Dynamic scoring with enhanced semantics for training-free human-object interaction detection

Francesco Tonini¹, Lorenzo Vaquero², Alessandro Conti¹, Cigdem Beyan³, and Elisa Ricci^1,2

Abstract

Human-object interaction detection is annotation-heavy and struggles with rare interactions where training examples are scarce. DYSCO addresses this training-free, combining a multimodal registry of textual and visual verb representations with an adaptive attention mechanism that weights them contextually — achieving competitive performance with training-based methods and particularly strong results on the rare interactions where supervision-based approaches fall short.

¹ University of Trento
² Fondazione Bruno Kessler (FBK)
³ University of Verona

PDF Abstract Code

01 The problem / 問

Human-Object Interaction (HOI) detection requires localizing humans and objects in an image and classifying the interaction between them — identifying not only what is present, but how the entities relate. The interaction vocabulary is large and long-tailed: common interactions (holding, eating) are well represented in training data, but rare interactions (operating, balancing) are underrepresented and difficult to learn from visual examples alone. Training-based HOI methods are constrained by annotation cost and the finite coverage of their label sets. Training-free approaches based on VLMs offer broader generalization but have left gaps in how textual and visual interaction representations are combined.

02 The approach / 法

DYSCO (Dynamic Scoring with Enhanced Semantics) is a training-free HOI detection framework that introduces two complementary innovations. First, a multimodal registry stores both textual and visual interaction representations for each verb — the textual side encodes semantic descriptions of the interaction, while the visual side maintains a compact set of exemplar image patches. Interaction signatures derived from this registry improve verb-level semantic alignment, enabling better generalization to rare interactions.

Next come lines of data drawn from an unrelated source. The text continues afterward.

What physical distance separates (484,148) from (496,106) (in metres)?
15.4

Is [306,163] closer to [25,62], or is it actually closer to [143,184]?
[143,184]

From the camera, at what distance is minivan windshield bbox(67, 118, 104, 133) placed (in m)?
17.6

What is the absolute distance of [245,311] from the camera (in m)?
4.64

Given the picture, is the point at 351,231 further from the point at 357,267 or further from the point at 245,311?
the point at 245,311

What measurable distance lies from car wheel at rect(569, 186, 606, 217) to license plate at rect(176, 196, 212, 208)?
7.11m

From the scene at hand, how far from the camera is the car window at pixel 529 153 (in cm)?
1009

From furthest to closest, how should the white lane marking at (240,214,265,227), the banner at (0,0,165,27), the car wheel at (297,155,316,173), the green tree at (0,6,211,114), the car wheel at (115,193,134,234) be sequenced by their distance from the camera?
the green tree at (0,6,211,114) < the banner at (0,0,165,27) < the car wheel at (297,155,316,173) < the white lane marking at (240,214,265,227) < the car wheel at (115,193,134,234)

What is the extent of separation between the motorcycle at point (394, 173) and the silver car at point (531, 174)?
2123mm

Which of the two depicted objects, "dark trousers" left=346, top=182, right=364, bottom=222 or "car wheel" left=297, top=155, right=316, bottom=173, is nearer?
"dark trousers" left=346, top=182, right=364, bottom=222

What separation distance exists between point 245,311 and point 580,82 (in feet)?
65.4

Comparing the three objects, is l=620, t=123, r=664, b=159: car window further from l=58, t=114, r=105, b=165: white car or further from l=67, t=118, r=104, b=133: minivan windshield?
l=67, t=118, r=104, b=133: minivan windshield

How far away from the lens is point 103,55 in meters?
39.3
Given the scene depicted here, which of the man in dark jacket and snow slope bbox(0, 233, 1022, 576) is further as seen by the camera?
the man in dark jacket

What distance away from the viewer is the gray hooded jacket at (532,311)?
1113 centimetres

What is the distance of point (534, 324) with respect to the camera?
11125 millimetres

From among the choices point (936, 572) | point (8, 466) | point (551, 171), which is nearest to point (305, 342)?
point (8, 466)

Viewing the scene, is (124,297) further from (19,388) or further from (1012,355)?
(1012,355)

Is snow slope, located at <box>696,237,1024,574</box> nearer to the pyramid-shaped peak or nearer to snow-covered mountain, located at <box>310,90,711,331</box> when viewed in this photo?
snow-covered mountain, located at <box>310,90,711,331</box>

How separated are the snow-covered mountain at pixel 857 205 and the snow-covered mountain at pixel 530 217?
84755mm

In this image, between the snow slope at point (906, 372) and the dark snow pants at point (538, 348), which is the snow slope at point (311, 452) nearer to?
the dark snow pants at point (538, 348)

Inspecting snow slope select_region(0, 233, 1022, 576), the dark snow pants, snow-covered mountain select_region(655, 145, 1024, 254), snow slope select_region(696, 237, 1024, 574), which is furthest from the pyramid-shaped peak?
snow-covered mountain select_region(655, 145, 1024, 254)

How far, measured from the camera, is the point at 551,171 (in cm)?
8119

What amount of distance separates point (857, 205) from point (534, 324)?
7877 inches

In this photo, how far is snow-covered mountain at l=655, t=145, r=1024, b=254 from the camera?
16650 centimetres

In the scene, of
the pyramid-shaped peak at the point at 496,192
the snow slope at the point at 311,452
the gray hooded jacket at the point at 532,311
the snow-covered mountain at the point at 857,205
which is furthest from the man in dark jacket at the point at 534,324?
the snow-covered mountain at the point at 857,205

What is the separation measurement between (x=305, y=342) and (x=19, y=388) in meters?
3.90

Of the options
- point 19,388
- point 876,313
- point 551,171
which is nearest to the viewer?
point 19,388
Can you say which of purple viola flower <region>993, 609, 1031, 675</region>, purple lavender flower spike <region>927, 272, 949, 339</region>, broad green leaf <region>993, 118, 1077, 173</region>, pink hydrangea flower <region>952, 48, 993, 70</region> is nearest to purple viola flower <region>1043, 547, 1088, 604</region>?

Second, a multi-head attention mechanism adaptively weights the contribution of textual and visual features depending on the specific interaction context, rather than using fixed fusion weights. DYSCO surpasses training-free state-of-the-art methods on standard HOI benchmarks and is competitive with training-based approaches, with particularly strong performance on rare interactions where visual exemplars in the training data are scarce.